All entries should be printed precisely as written.

Saved entries:
════════════════

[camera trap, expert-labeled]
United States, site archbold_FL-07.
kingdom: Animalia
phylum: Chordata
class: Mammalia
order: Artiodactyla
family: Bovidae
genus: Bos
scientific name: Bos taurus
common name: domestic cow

════════════════

REPLY =
[camera trap, expert-labeled]
United States, site archbold_FL-07.
kingdom: Animalia
phylum: Chordata
class: Mammalia
order: Artiodactyla
family: Bovidae
genus: Bos
scientific name: Bos taurus
common name: domestic cow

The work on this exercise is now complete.